====== SUPPLIED RECORDS ======
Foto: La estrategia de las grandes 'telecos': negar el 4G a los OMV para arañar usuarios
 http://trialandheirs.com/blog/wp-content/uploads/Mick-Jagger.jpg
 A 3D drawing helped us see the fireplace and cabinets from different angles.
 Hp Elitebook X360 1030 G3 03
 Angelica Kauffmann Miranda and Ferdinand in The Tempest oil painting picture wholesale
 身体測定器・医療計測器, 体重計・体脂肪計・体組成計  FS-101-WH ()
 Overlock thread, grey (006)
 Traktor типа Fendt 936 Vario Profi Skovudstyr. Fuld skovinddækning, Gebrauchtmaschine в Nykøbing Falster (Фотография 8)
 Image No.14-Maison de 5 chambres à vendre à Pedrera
======
YOUR ASSIGNMENT:
Produce a verbatim transcript of the material above.

TASK RESPONSE:
Foto: La estrategia de las grandes 'telecos': negar el 4G a los OMV para arañar usuarios
 http://trialandheirs.com/blog/wp-content/uploads/Mick-Jagger.jpg
 A 3D drawing helped us see the fireplace and cabinets from different angles.
 Hp Elitebook X360 1030 G3 03
 Angelica Kauffmann Miranda and Ferdinand in The Tempest oil painting picture wholesale
 身体測定器・医療計測器, 体重計・体脂肪計・体組成計  FS-101-WH ()
 Overlock thread, grey (006)
 Traktor типа Fendt 936 Vario Profi Skovudstyr. Fuld skovinddækning, Gebrauchtmaschine в Nykøbing Falster (Фотография 8)
 Image No.14-Maison de 5 chambres à vendre à Pedrera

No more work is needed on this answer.